SFA: A Robust Sparse Fractal Array for Estimating the Directions of Arrival of Signals

Abstract

In correlation-based processing, sparse arrays offer the capacity to resolve a greater number of uncorrelated sources than physical sensors due to the considerable breadth of their difference coarrays, originating from variations in the locations of elements. Consequently, there is significant interest in devising sparse arrays with sizable difference coarrays and expanding the analysis to encompass additional array characteristics like symmetry, resilience, and cost-effective engineering. We present a scalable and systematic methodology for designing large sparse arrays. Considering several attributes and factors, we can address Fractal arrays that were used for low-side lobe antenna array designing and have very low degrees of freedom; hence, sparsity is introduced to design a hole-free difference coarray which not only increases the number of degrees of freedom in fractal arrays but also aids in better beamforming applications and enhanced DoA results due to regularization in coarrays.
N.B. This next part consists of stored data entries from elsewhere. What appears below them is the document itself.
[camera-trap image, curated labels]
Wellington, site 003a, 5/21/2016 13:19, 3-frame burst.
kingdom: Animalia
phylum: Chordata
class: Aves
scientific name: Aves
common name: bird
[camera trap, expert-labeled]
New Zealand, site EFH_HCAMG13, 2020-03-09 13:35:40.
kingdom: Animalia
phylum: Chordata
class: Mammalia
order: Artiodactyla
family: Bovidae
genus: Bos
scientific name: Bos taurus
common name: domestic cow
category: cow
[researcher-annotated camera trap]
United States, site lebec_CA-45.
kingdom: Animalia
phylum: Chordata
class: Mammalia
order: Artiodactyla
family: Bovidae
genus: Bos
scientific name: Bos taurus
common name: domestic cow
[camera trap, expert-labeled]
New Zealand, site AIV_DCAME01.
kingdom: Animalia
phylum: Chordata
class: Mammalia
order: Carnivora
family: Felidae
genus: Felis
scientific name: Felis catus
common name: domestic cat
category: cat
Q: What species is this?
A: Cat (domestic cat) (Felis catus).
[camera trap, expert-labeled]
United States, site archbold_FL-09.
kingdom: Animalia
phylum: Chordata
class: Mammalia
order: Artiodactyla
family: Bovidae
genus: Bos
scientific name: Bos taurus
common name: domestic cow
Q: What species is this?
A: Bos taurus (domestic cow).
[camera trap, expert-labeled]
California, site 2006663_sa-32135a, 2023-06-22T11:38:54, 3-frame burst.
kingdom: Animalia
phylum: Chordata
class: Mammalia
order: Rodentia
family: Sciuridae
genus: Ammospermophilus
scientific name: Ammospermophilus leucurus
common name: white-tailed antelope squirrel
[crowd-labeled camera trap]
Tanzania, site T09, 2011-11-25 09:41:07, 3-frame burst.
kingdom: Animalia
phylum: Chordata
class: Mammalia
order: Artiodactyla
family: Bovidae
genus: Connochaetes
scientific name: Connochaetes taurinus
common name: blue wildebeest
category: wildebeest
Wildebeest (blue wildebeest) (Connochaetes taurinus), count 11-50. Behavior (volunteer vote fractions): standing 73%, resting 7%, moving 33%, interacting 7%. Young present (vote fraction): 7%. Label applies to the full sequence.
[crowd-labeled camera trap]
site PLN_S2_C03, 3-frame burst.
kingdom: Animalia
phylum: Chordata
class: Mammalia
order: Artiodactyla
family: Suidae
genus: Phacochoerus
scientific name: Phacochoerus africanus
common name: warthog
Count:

We develop an innovative sparse fractal array to enhance the accuracy of DoA estimation for predicting a maximum number of uncorrelated sources with a minimum possible actual sensors. First, the 1D sparse fractal array is constructed and then it is extended to a 2D sparse fractal array for both azimuth and elevation angle estimation. Comprehensive robustness analysis is conducted on the proposed sparse fractal array, encompassing one-dimensional (1D) and two-dimensional (2D) configurations, in response to sensor failures. RMSE analysis shows that the proposed 1D and 2D arrays possess the minimum error when used for direction estimation.